Data for review:
+ + + + + + +

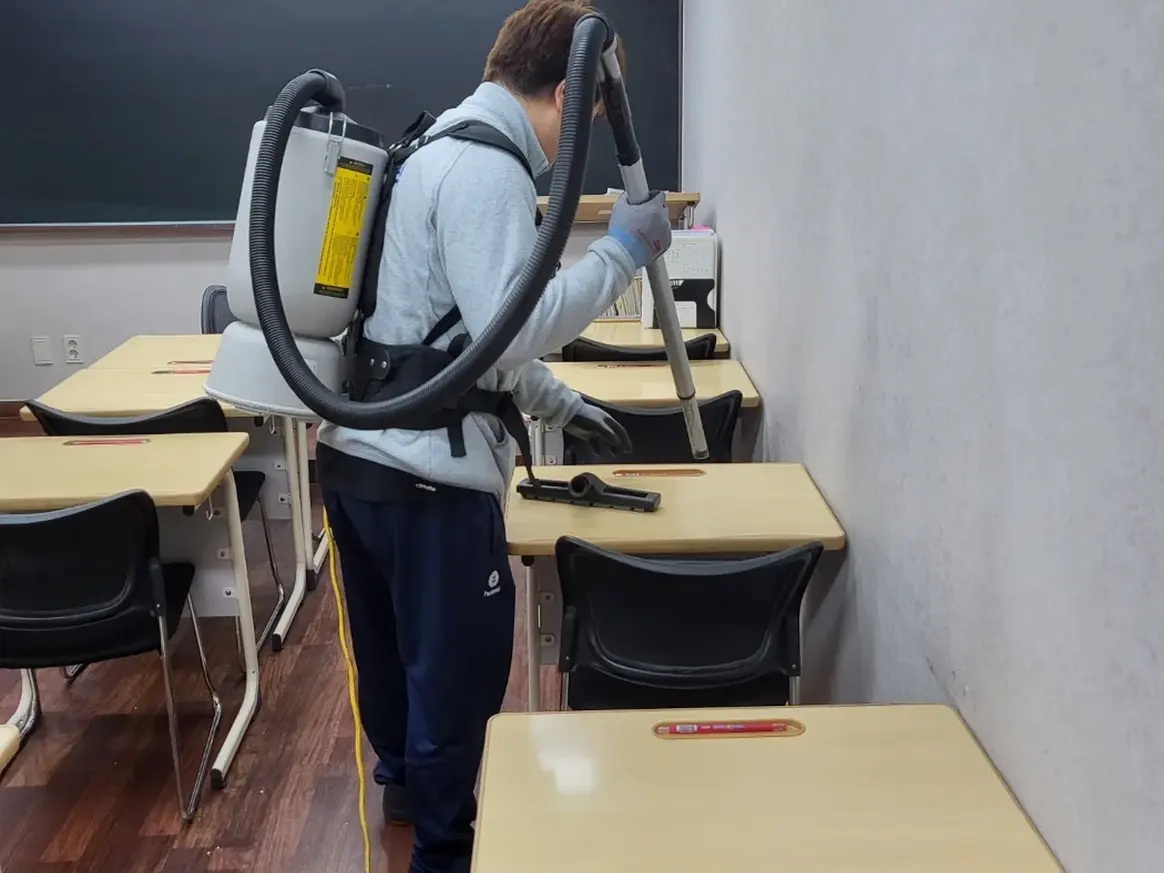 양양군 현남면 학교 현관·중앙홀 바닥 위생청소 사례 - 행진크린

+ + + + + + +

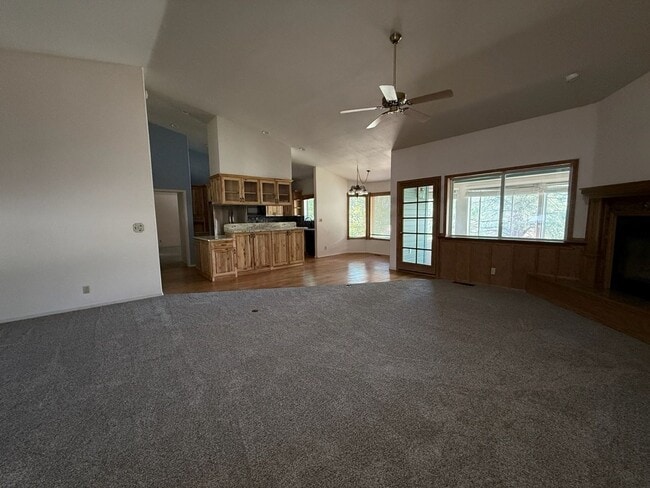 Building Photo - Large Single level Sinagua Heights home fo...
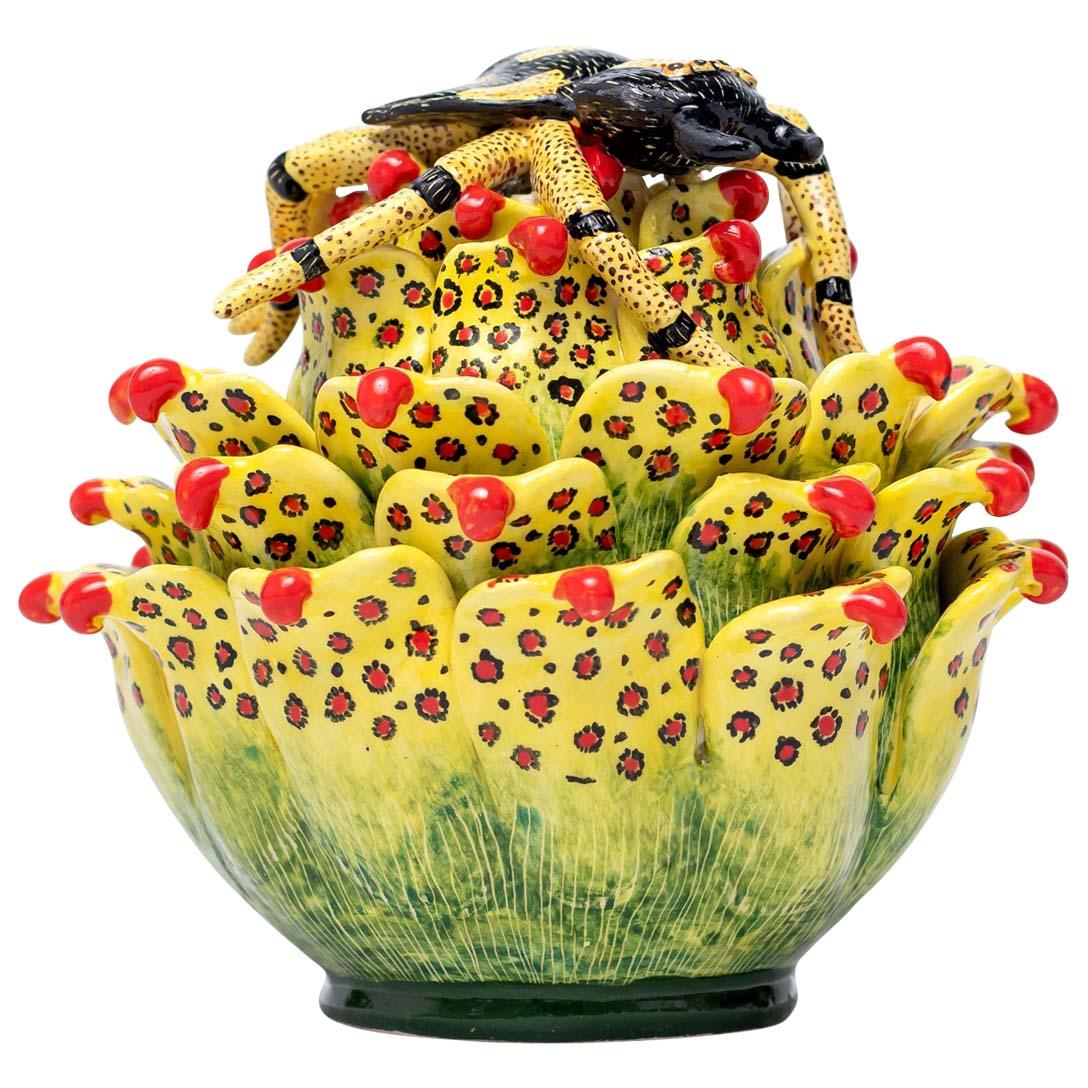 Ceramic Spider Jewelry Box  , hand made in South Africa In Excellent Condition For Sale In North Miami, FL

+ + + + + + +

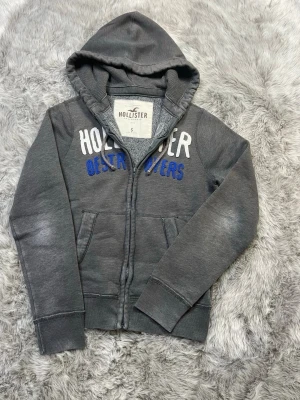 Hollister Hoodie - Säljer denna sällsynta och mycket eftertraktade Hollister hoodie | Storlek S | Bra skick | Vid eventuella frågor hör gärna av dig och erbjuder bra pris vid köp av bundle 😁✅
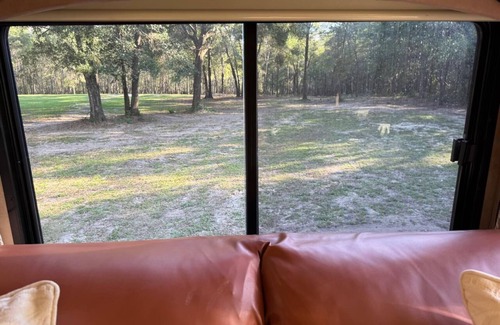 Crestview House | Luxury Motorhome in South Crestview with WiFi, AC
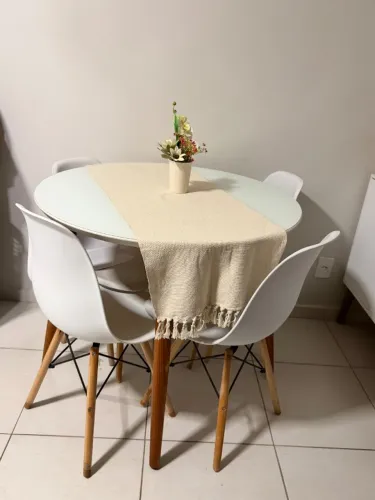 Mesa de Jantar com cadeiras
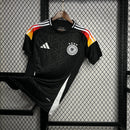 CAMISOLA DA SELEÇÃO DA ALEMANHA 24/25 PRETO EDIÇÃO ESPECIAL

+ + + + + + +

Exercise objective: Look above for the line with "Mesa de Jantar com cadeiras", then give again exactly every line from there through the line with "CAMISOLA DA SELEÇÃO", skipping the pictures.

Your solution:
 Mesa de Jantar com cadeiras
 CAMISOLA DA SELEÇÃO DA ALEMANHA 24/25 PRETO EDIÇÃO ESPECIAL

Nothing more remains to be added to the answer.